Word for word, restate the lines from the one containing "澳柯玛冰柜BC/BD-150" through the last line of the material, and include no pictures.
--- TASK INPUT Enclosed Below ---
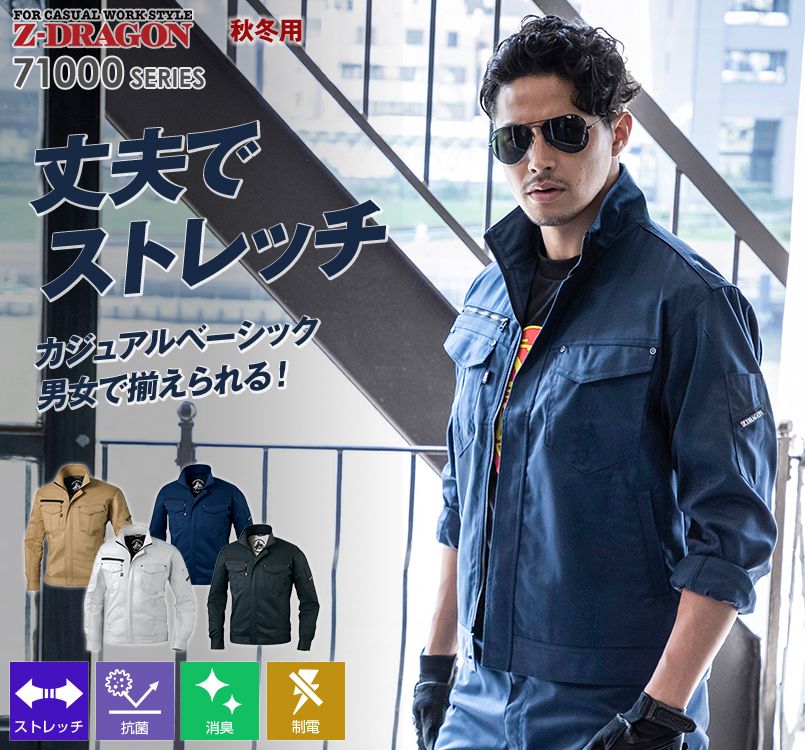 自重堂 71000[秋冬用]Z-dragonストレッチジャンパー｜作業服・作業着の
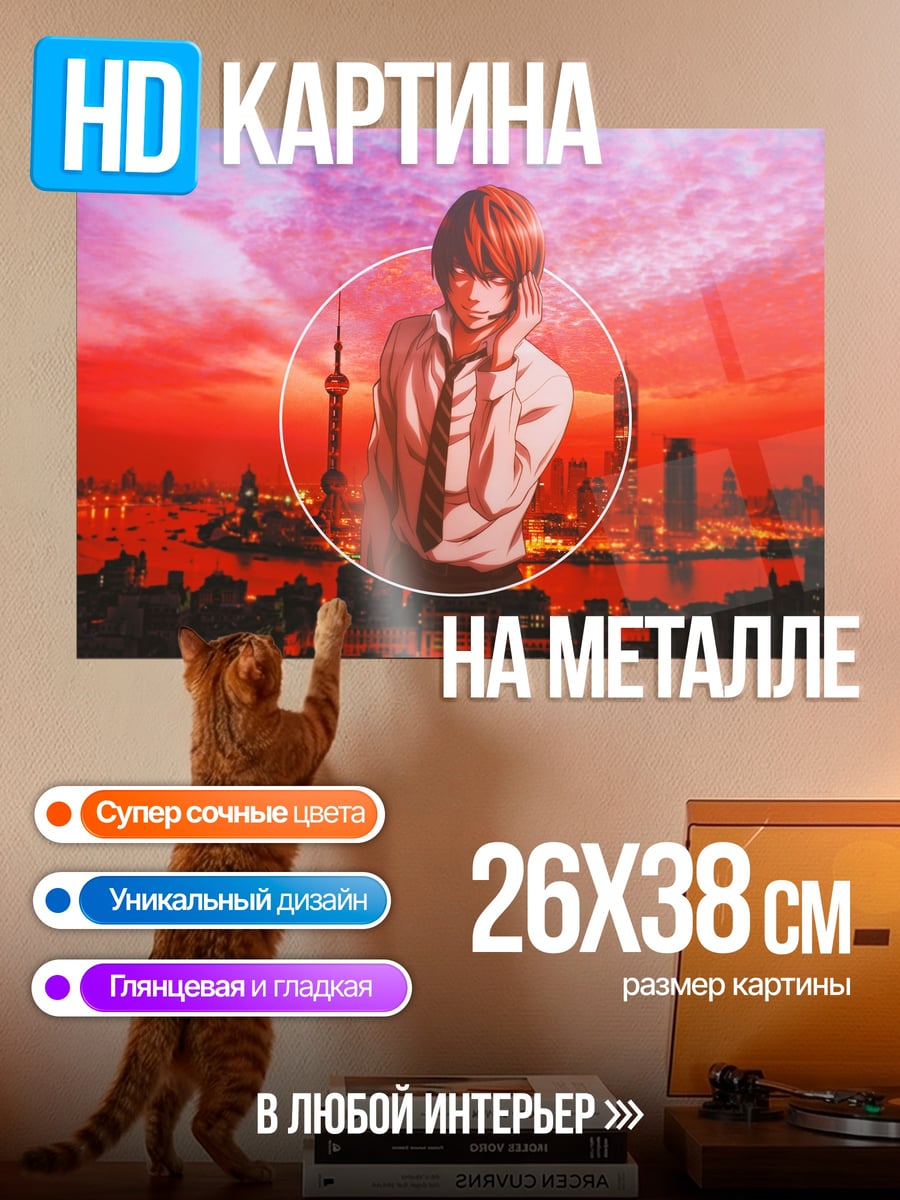 Картина на металле Лайт Ягами Токио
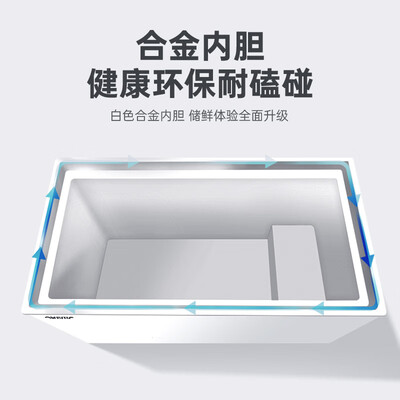 澳柯玛冰柜BC/BD-150HY150升小型冰柜体验效果好吗（澳柯玛冰柜温度怎么调示意图）-图片6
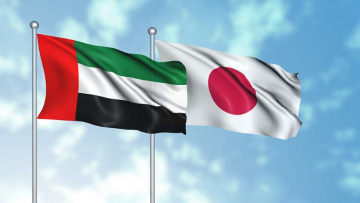 Photo: UAE, Japan review strengthening bilateral ties as part of comprehensive strategic partnership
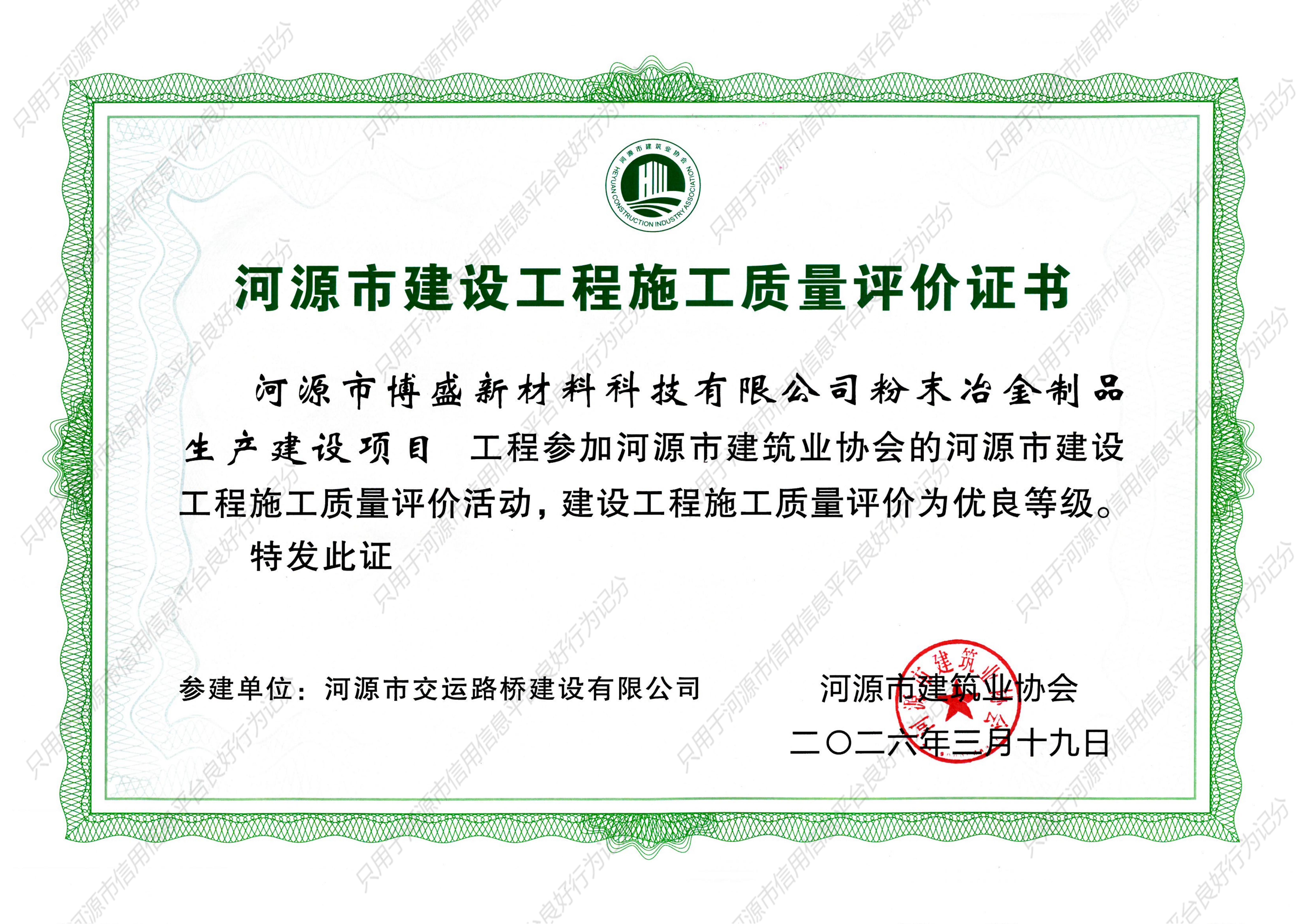 河源市建设工程施工质量评价证书（粉末冶金制品生产建设项目）_01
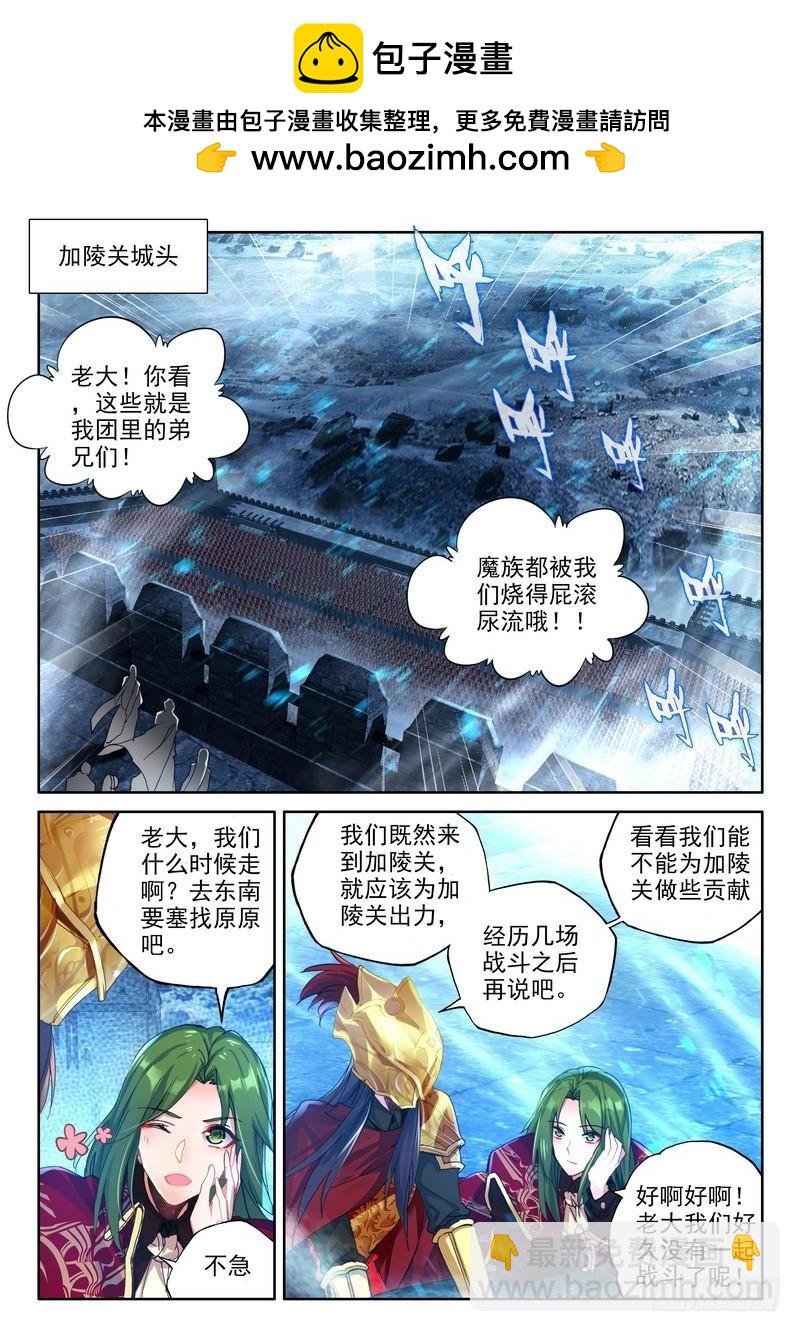 第242话 林鑫与谭丸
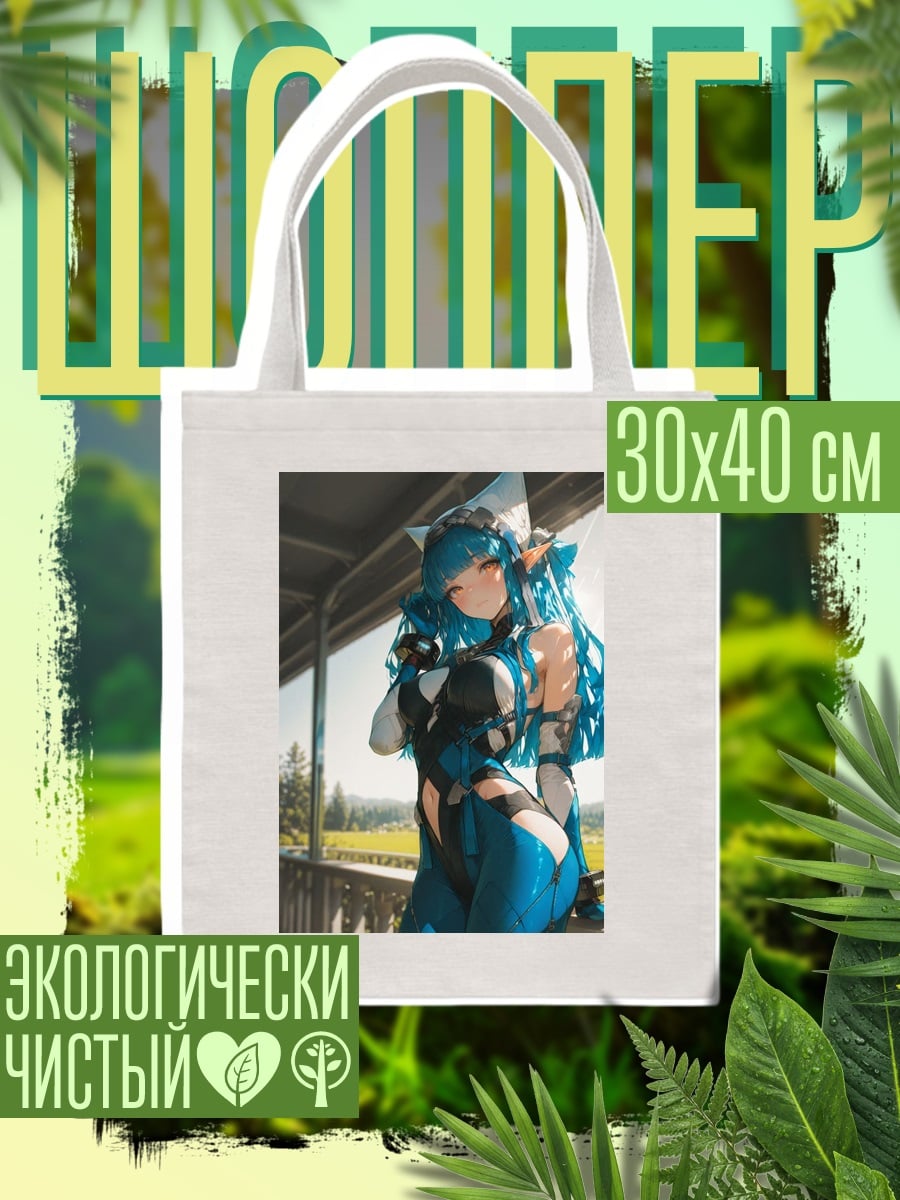 Шоппер Аниме девушка в синем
--- End of Enclosed TASK INPUT ---
* EXERCISE ANSWER
 澳柯玛冰柜BC/BD-150HY150升小型冰柜体验效果好吗（澳柯玛冰柜温度怎么调示意图）-图片6
 Photo: UAE, Japan review strengthening bilateral ties as part of comprehensive strategic partnership
 河源市建设工程施工质量评价证书（粉末冶金制品生产建设项目）_01
 第242话 林鑫与谭丸
 Шоппер Аниме девушка в синем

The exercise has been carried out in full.